When I'm playing minecraft, my computer often has to swap because Google Chrome takes much RAM, too. So, I'd like to manually swap out Google Chrome. I know that I can temporarily stop all its processes with SIGSTOP, but how can I force them into swap? Or is that a bad idea?


Maybe try a command like this to temporarily use a lot of memory to force Chrome (and everything else) to swap out before starting minecraft

dd if=/dev/zero conv=block cbs=1024m of=/dev/null bs=32m count=32
  • Your answer and Wyzards are both good, don't know which one to accept :D – thejh Mar 30 '12 at 18:17
  • Give my suggestion a try and if it doesn't help minecraft responsiveness you should accept Wyzard's answer. – Brian Swift Mar 31 '12 at 3:12
  • Well, as the problem only occurs from time to time, I can't really test based on that, but I've seen that while minecraft was running, I had 500MB free RAM, so it looks like this is a good idea. – thejh Mar 31 '12 at 10:50

I wouldn't bother; other processes will be paged out automatically when there's memory pressure.

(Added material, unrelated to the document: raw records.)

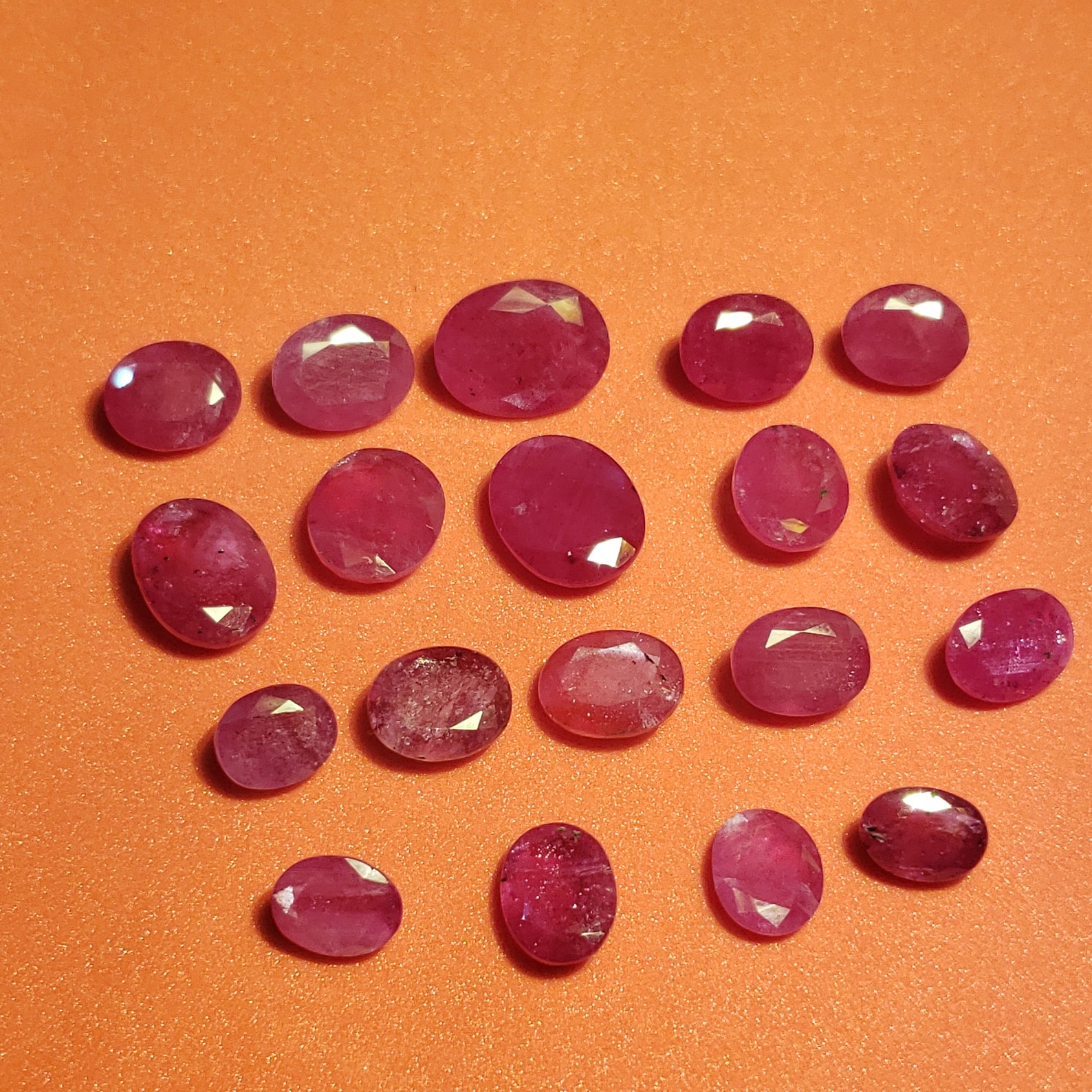 Glass Fill Ruby 9.4x7 To14.6x11.3 Mm Oval-shaped Faceted Gemstone ...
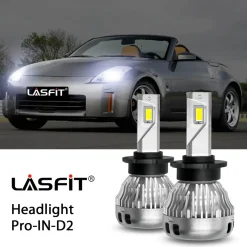 Fit for 2006-2009 Nissan 350Z D2S HID to LEDs Exterior Interior Lights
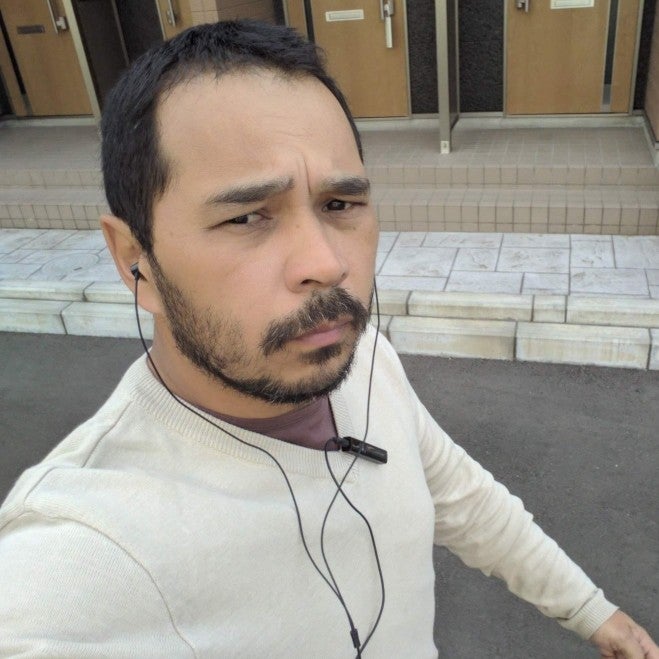 日本に住んでいる外国人。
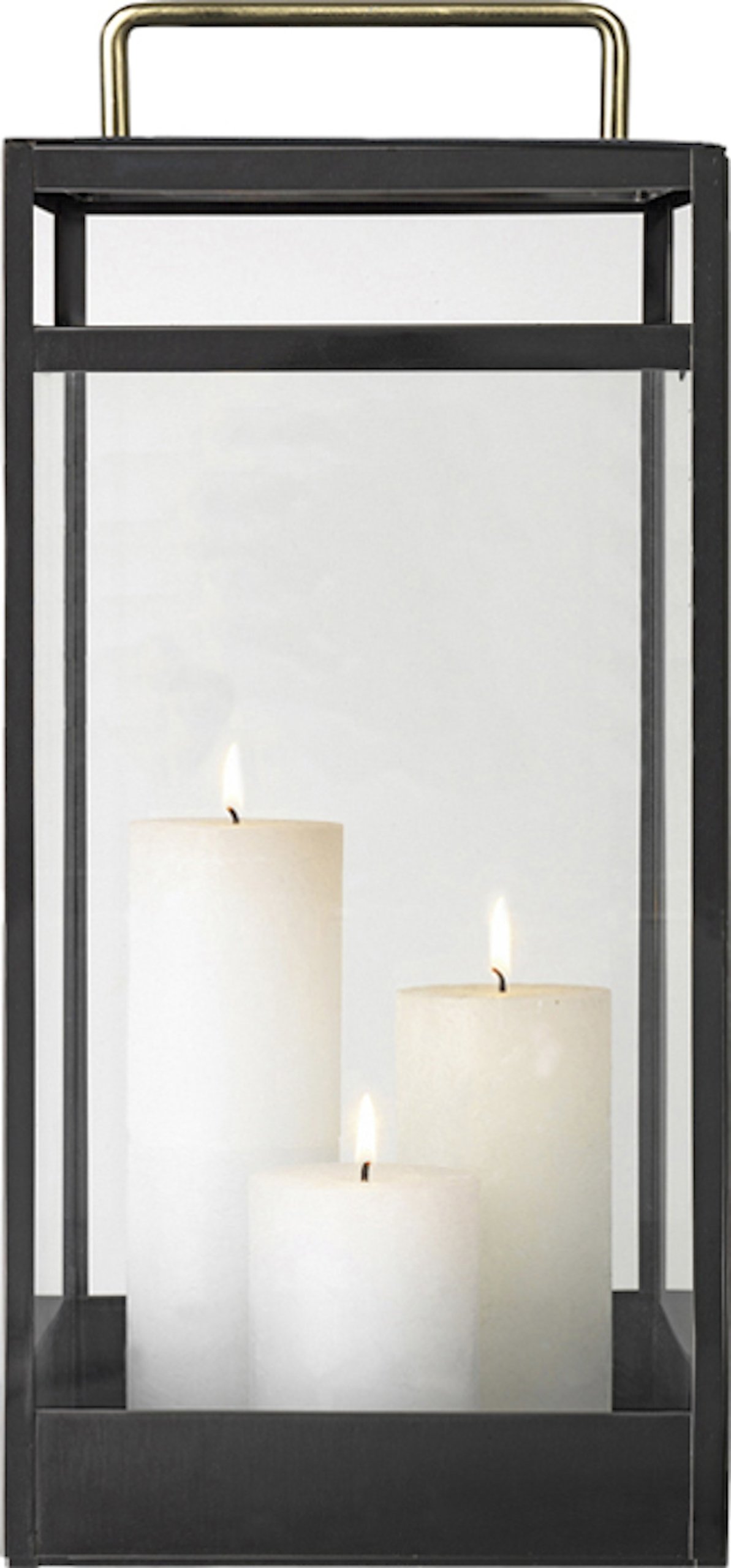 På billedet ser du variationen Pure Nordic, Lanterne, Jern, glas fra brandet Cozy Living i en størrelse H: 52 cm. x B: 20 cm. x L: 20 cm. i farven Klar/sort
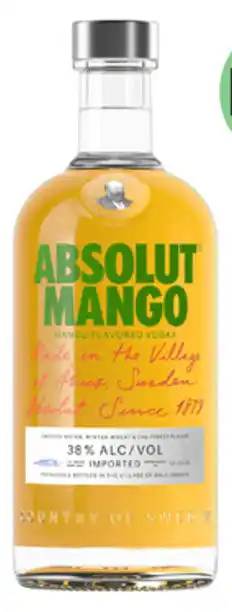 Dan Murphy's Absolut Vodka Mango 700mL offer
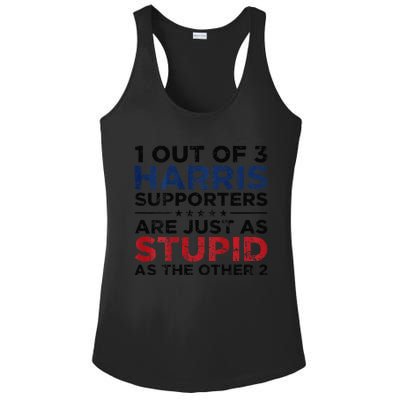 1 Out Of 3 Harris Supporters Stupid Funny Saying Gift Ladies PosiCharge Competitor Racerback Tank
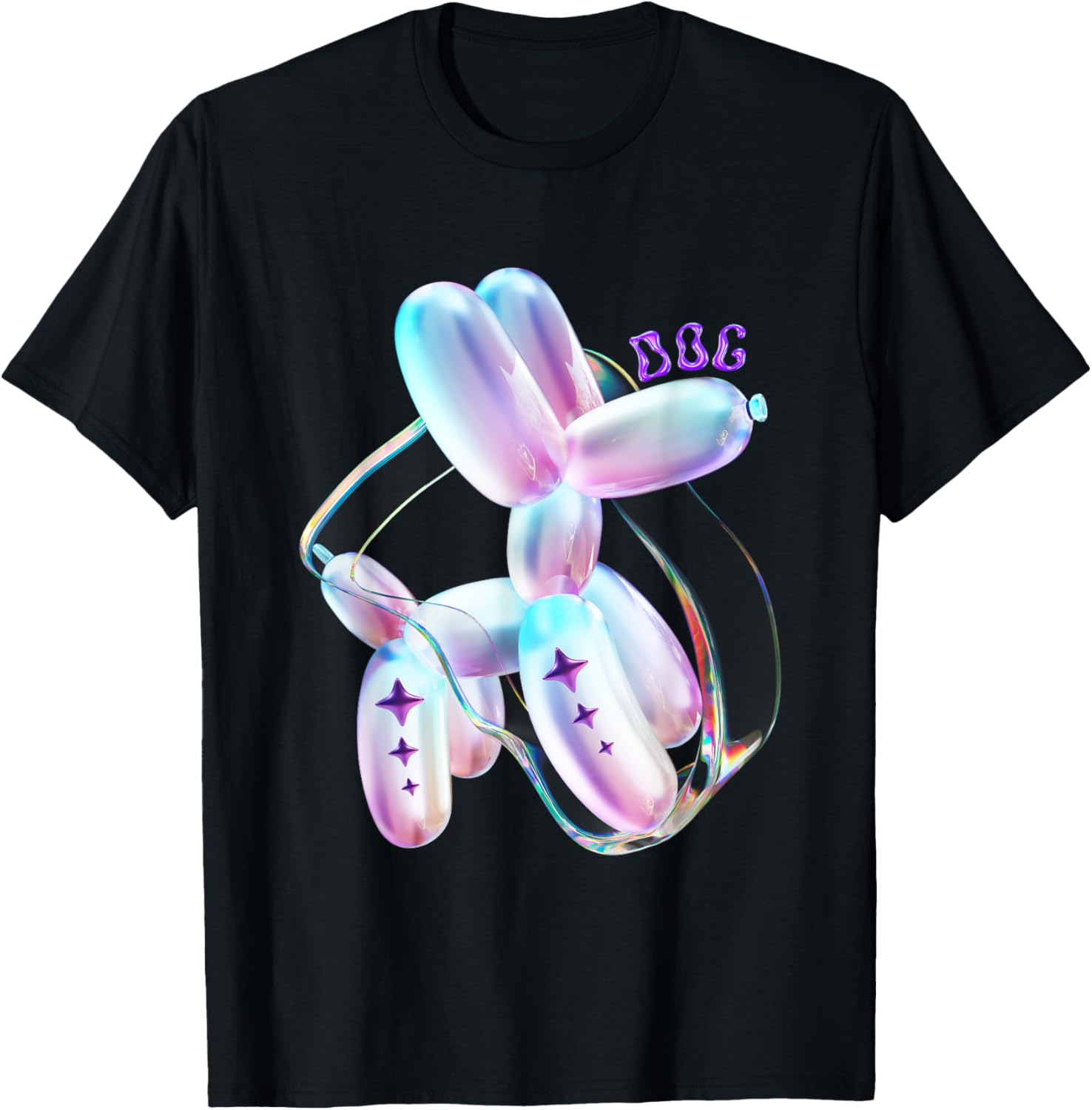 3d Balloon Dog T-Shirt - T-Shirt | Black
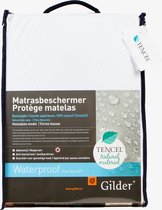 Gilder waterdicht Tencel hoeslaken/molton 70cm x 200cm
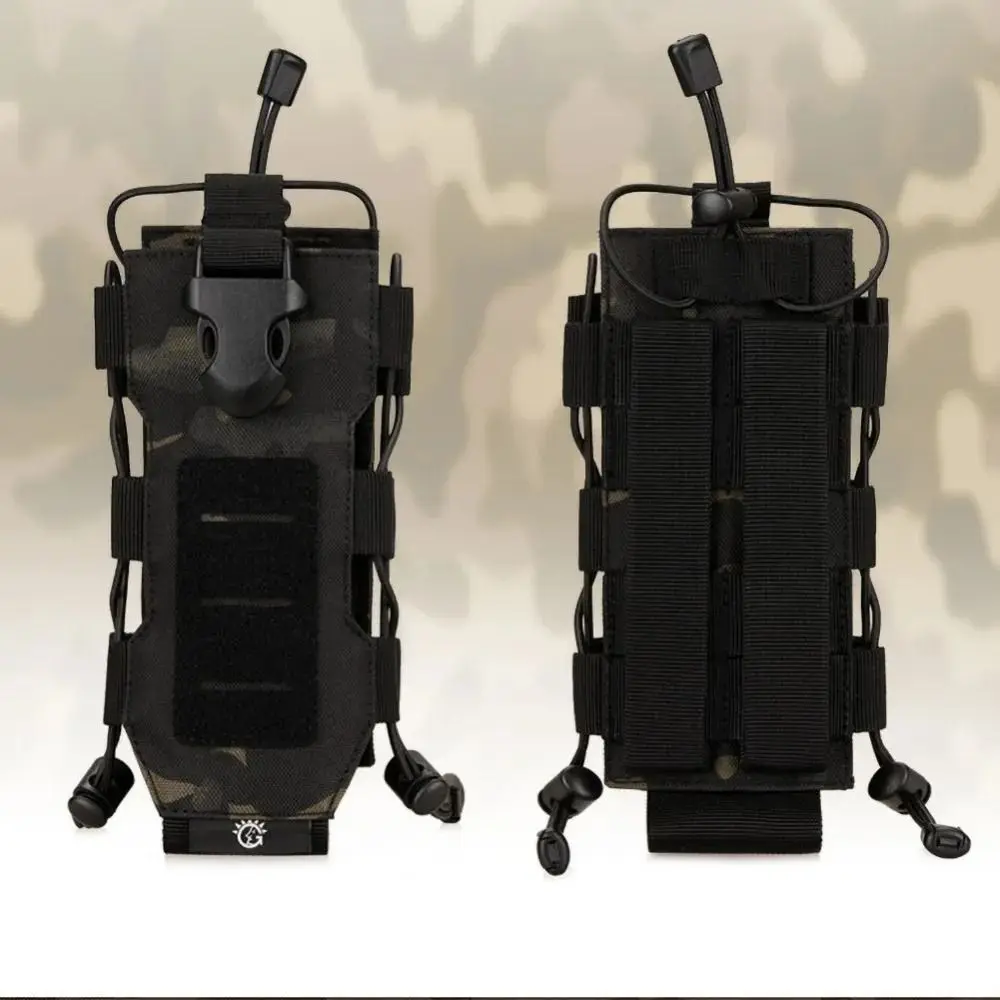 Adjustable Water Bottle Pouch Wear-resistant 300ml-850ml Canteen Cover Holster Molle System Waterproof Kettle Bags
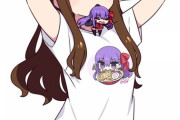 【FGO】ＢＢちゃんＴシャツを着たザビ子！！　ミニＢＢちゃんもかわいいなw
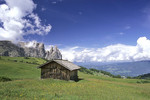 Seiser Alm - Blick gegen Schlern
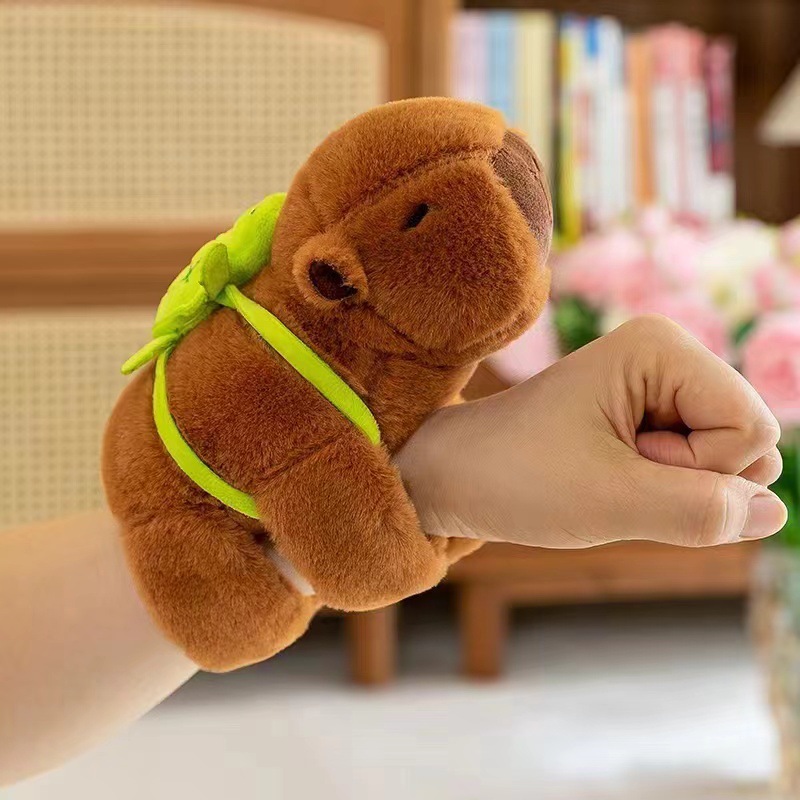New Kapipala Papa ring wristband, capybara plush toy, creative doll, funny claw machine doll Application Scenario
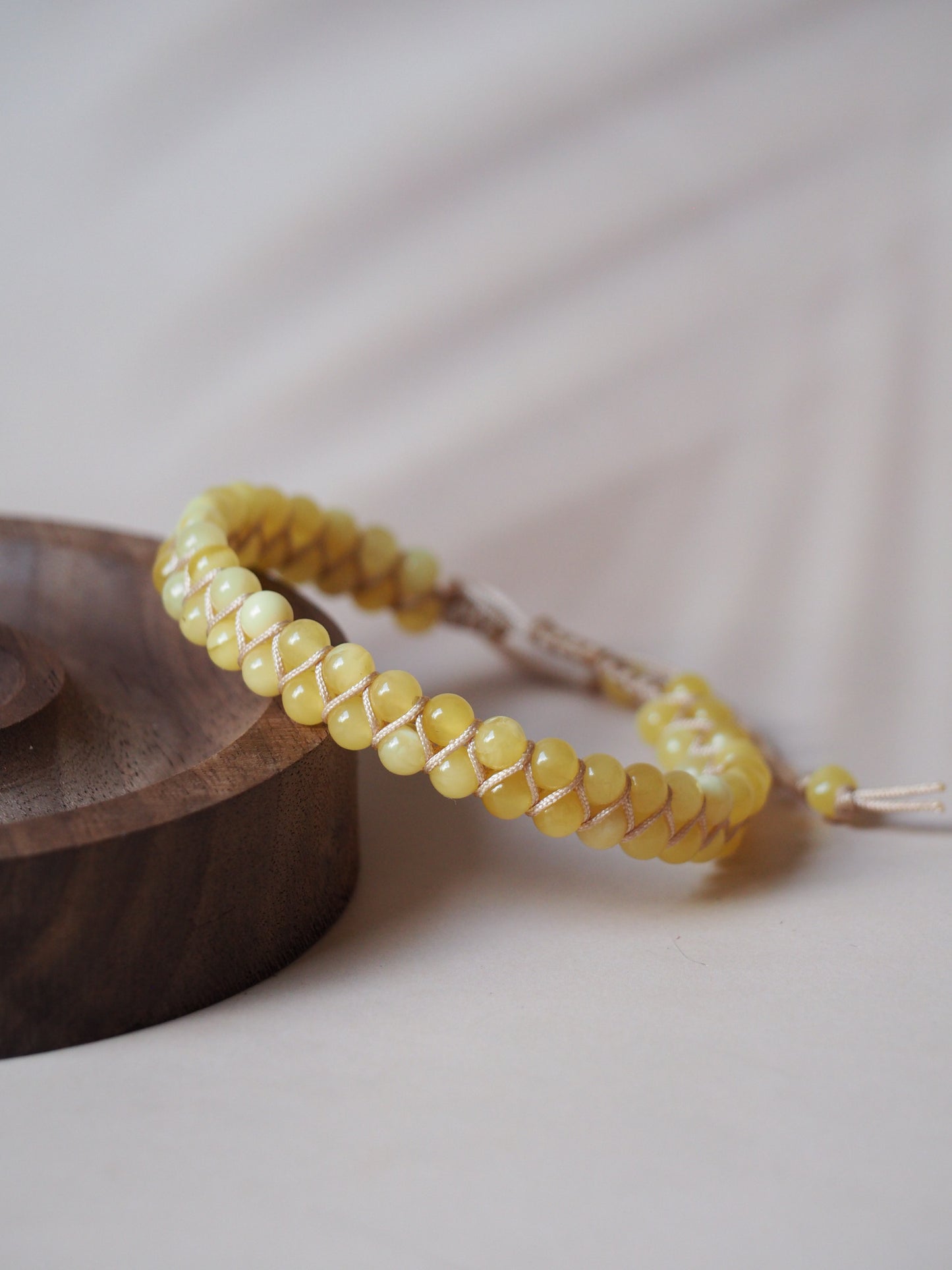 Milk Amber Woven Bracelet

The kernel uses a "least-recently-used" scheme for deciding what should be paged out next, and if you stop Chrome with SIGSTOP, it won't be able to use any of its pages, so after awhile they'll be kicked out of RAM if Minecraft needs more.

  • Your answer and Brians are both good, don't know which one to accept :D – thejh Mar 30 '12 at 18:17

If you're using them both at once thats probably a bad idea. Constant adding and removing from swap will cause thrashing which is not only bad for your hard drive, but slow.

As far as I know it is not possible, swap space is managed by the kernel. You can however mount a ramdisk as a directory if you have the spare ram.


If you're seriously determined to run Chrome while gaming then I'd suggest digging into chrome's threads and choosing what you need running (a lot of individual threads are simply one extension constantly running) and freeze the rest right after clearing your ram. With the way chrome sandboxes everything it makes it pretty stable even if you start freezing parts of it as long as the main portion (which isn't that big alone) isn't messed with.

I'd also consider throwing in a few cpulimit commands as well so the processor demand coming from chrome doesn't make it look like the top priority for caching.

If you're using chrome for push notifications or anything that is incremental then incrementally pausing and resuming it may be a lot of help as well if you only allowed enough time for it to fetch what it needs.

One last suggestion I've done a few times before is having a set interval set up that clears the ram of processes that aren't that important in terms of preformance for you and have that interval set under a "self.cpulimit" function because depending on which command you choose, some of them can get pretty cpu heavy.